+++ ТЕКСТ ДЛЯ ЧТЕНИЯ +++
Дальнейшее накопление материала в летописном разделе русского источниковедения и активизация российской историографии сделали насущной задачей источниковедения изучение сравнительно поздних летописей – летописных сводов Северо-Восточной Руси XIV–XV вв. Исследованием истории тверского летописания занимался в 70-х годах XIX в. И. А. Тихомиров.
Помимо расширения круга изучаемых летописей, в начале 60-х годов XIX в. были достигнуты значительные успехи в осмыслении основных задач, стоявших перед летописцами. В 50-х годах исследователи, изучавшие летописи, придерживались естественно-исторического понимания происхождения летописных сводов. Срезневский и Сухомлинов считали, что летописи возникли вследствие желания людей запечатлеть память о наиболее важных событиях своей истории. Таким образом, в основе их естественно-исторического взгляда на летописи лежала мысль о человеке как существе, наделенном от природы потребностью помнить, которая, по мнению названных авторов, и послужила первопричиной возникновения летописного дела. Это объяснение происхождения летописей исходило из наивного гуманизма раннебуржуазной философии истории. Создатель летописи выступал в этой схеме в виде социально и политически абстрактного лица.
+++ ИСХОДНЫЕ ЗАПИСИ +++
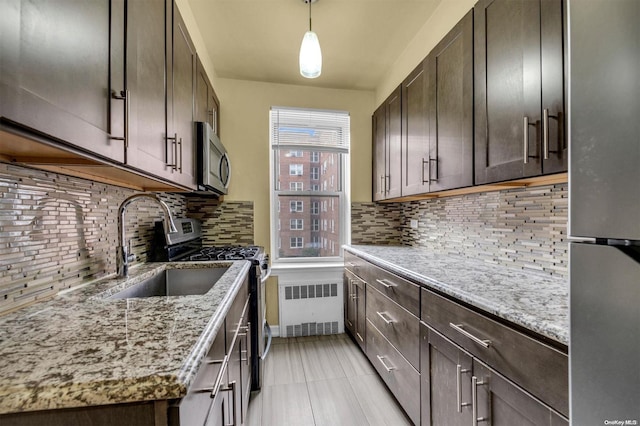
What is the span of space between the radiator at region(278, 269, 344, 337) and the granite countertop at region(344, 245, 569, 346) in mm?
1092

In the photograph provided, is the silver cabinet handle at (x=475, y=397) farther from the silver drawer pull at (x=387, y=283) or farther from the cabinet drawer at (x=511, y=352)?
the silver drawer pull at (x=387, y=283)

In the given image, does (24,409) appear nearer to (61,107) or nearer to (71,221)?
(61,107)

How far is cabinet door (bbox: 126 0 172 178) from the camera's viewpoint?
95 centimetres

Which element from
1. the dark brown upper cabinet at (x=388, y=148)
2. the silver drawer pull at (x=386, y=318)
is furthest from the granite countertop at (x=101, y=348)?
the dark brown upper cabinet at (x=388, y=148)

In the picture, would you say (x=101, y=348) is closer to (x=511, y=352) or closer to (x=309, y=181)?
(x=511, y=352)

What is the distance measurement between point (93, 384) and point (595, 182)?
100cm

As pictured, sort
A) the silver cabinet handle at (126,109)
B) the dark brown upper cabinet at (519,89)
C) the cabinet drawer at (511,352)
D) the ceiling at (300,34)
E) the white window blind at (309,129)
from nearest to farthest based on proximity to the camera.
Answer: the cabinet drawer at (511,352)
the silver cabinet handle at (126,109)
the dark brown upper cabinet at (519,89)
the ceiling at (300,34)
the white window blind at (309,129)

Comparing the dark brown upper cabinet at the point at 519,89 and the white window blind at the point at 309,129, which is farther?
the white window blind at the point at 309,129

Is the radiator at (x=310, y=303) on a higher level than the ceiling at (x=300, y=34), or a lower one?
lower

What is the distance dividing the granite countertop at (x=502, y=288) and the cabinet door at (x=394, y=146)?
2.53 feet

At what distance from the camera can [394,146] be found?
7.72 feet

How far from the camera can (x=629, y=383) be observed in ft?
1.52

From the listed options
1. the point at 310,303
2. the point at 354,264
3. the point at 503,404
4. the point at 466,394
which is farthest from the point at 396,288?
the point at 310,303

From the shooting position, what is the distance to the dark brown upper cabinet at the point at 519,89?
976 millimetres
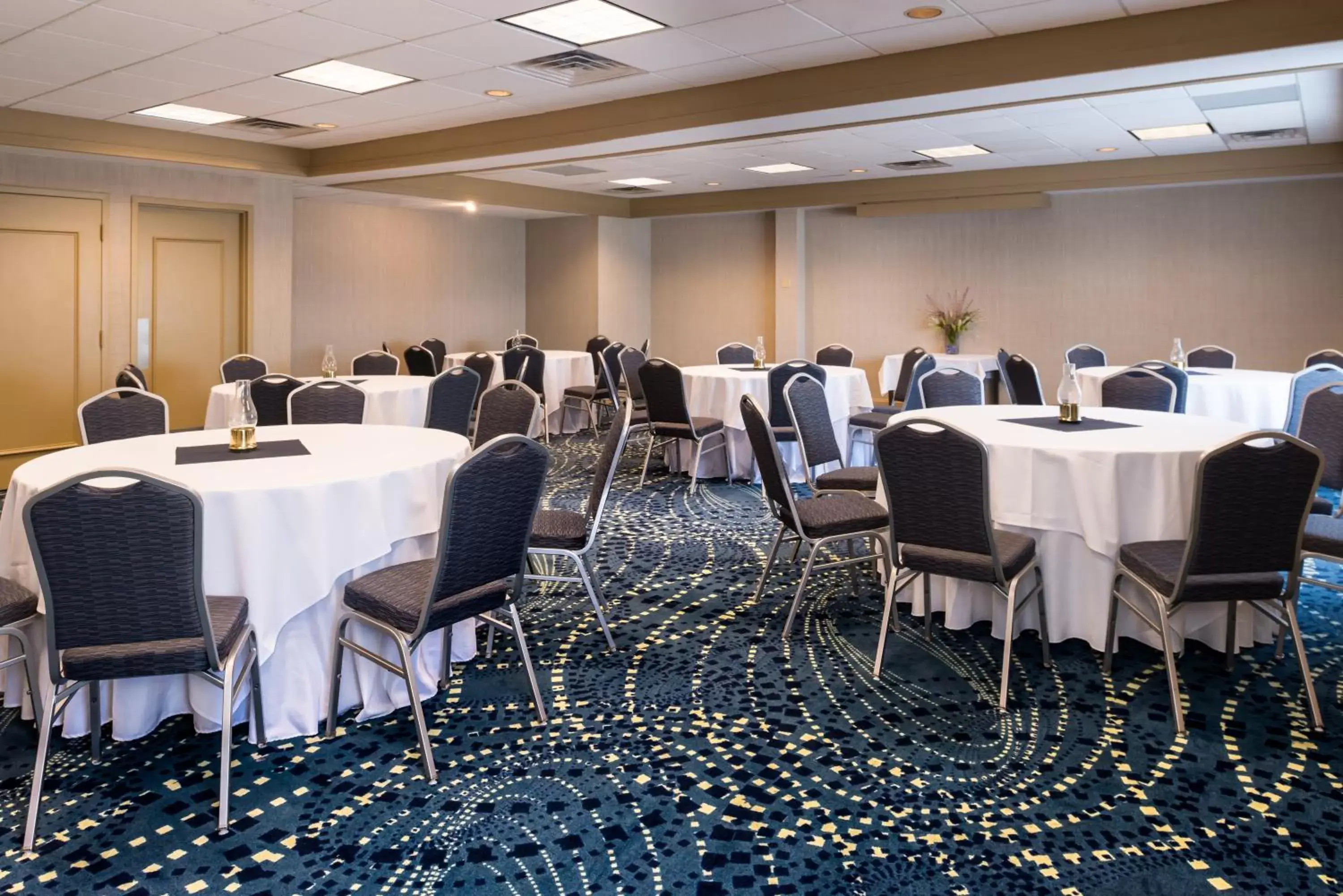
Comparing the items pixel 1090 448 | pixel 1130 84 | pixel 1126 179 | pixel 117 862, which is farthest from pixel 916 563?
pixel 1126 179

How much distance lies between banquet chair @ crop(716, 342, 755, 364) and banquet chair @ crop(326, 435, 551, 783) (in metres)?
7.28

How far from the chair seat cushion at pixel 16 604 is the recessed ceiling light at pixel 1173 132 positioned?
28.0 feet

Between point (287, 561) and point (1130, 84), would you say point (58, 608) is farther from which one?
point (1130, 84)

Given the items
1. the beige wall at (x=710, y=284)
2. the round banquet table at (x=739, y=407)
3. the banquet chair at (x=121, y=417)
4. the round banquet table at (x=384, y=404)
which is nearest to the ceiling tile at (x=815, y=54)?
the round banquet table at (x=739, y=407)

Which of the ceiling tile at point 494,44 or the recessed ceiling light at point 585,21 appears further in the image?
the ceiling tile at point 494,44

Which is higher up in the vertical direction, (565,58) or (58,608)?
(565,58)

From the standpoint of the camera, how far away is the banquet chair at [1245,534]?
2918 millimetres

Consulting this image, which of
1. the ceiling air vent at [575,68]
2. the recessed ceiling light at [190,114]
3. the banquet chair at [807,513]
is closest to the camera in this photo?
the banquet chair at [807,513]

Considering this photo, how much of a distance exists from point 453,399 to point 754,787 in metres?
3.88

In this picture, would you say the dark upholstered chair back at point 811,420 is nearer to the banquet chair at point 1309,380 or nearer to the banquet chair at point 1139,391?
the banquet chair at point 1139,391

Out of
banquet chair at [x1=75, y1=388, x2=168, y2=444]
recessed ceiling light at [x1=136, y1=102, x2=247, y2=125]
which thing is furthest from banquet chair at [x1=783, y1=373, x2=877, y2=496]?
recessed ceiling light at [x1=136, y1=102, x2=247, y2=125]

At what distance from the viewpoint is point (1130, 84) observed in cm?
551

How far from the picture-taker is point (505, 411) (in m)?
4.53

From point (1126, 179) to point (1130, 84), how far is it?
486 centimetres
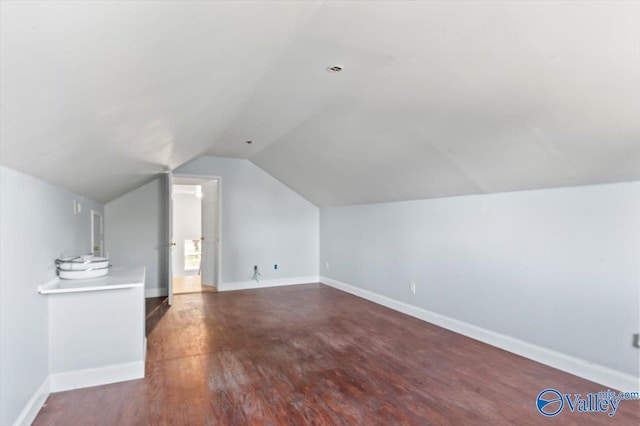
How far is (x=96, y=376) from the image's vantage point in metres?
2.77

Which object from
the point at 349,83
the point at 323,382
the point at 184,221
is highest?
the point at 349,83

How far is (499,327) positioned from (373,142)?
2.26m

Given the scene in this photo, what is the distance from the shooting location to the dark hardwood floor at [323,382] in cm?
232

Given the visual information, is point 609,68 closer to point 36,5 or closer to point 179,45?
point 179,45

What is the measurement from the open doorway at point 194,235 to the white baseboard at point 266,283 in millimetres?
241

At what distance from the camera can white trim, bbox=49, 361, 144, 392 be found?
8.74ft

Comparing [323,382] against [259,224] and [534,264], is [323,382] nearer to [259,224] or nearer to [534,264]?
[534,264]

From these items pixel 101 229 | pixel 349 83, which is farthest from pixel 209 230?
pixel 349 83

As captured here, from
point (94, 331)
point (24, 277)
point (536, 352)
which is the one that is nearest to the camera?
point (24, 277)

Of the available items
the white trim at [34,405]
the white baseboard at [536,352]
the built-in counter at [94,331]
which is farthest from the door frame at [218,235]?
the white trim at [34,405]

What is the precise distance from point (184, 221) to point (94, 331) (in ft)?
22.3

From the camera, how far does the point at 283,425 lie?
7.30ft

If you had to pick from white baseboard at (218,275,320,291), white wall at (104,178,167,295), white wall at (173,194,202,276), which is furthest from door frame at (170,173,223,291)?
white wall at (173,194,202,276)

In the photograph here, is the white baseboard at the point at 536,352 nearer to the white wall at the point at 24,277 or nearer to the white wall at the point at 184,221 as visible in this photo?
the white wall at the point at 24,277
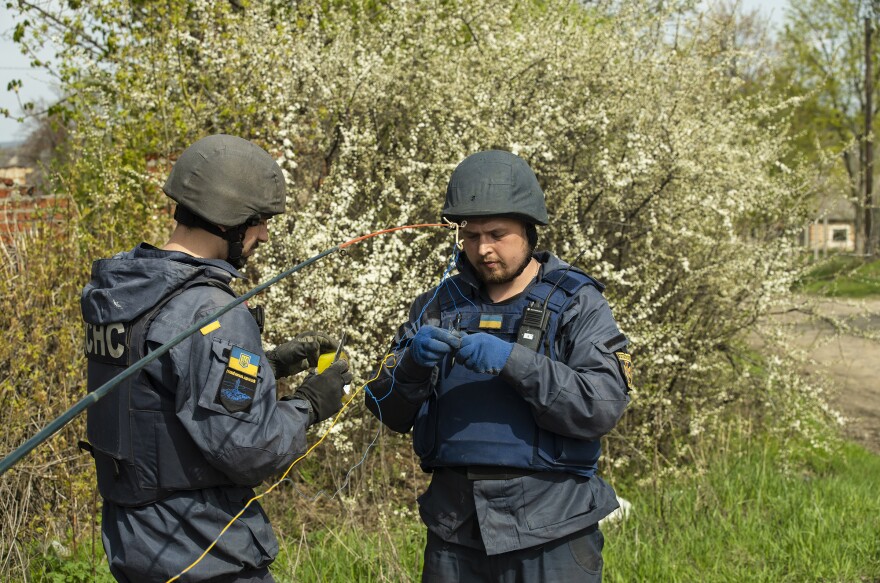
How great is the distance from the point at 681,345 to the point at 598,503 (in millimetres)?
+++
ВОПРОСЫ ПО ТЕКСТУ:
• 1. Согласуются ли с текстом о летописях утверждения (а), (б) и (в)? (а) Историей тверского летописания в 70-х годах XIX в. занимался И. А. Тихомиров. (б) В 50-х годах исследователи летописей придерживались религиозного понимания происхождения летописных сводов. (в) В схеме Срезневского и Сухомлинова создатель летописи выступал социально и политически абстрактным лицом.
• 2. Перепечатайте из текста о летописях отрывок, начиная со слов «Помимо расширения круга» и заканчивая словами «политически абстрактного лица.».
• 3. Продолжите текст о русских летописях, начав сразу после его последнего предложения.

ОТВЕТЫ К ЗАДАНИЯМ:
• 1.
(а) Да: «Исследованием истории тверского летописания занимался в 70-х годах XIX в. И. А. Тихомиров».
(б) Нет: «В 50-х годах исследователи, изучавшие летописи, придерживались естественно-исторического понимания происхождения летописных сводов».
(в) Да: «Создатель летописи выступал в этой схеме в виде социально и политически абстрактного лица».

• 2.
Помимо расширения круга изучаемых летописей, в начале 60-х годов XIX в. были достигнуты значительные успехи в осмыслении основных задач, стоявших перед летописцами. В 50-х годах исследователи, изучавшие летописи, придерживались естественно-исторического понимания происхождения летописных сводов. Срезневский и Сухомлинов считали, что летописи возникли вследствие желания людей запечатлеть память о наиболее важных событиях своей истории. Таким образом, в основе их естественно-исторического взгляда на летописи лежала мысль о человеке как существе, наделенном от природы потребностью помнить, которая, по мнению названных авторов, и послужила первопричиной возникновения летописного дела. Это объяснение происхождения летописей исходило из наивного гуманизма раннебуржуазной философии истории. Создатель летописи выступал в этой схеме в виде социально и политически абстрактного лица.

• 3.
Вместе с тем естественно-историческая философия летописания позволила Срезневскому и Сухомлинову выдвинуть ряд плодотворных научных положений. В их работах проводилась мысль об органической связи летописного дела с внутренней жизнью Руси, о том, что летописи возникли независимо от иностранных влияний, до крещения Руси, и т. д. Естественно-историческая философия была теоретической основой патриотического по своей политической окраске направления в источниковедении. Для русской историографии летописей 50-х годов XIX в. очень характерно, помимо патриотизма, серьезное внимание к истории летописания других славянских народов и сопоставление русского летописания с западнославянским.
В 60-х годах взгляды естественно-исторической школы заменяются иной концепцией происхождения летописей. Главным глашатаем новой философии летописания был Н. И. Костомаров. В отличие от Срезневского и Сухомлинова, не видевших никакой связи летописания с политическими интересами княжеских домов, Костомаров совершенно определенно утверждал, что летописи писались и использовались в политических целях. Бестужев-Рюмин проводил эту точку зрения не столь последовательно, отмечая, с одной стороны, наличие у летописцев определенных тенденций и, с другой стороны, утверждая, что известия фиксировались «для памяти» участниками событий или по их рассказам «любознательными людьми». Идея Костомарова получила развитие и в 70-х годах. И. А. Тихомиров подчеркивал политическую направленность тверского летописания, ?. Н. Яниш отмечал позднейшие переделки новгородских летописей в политических целях.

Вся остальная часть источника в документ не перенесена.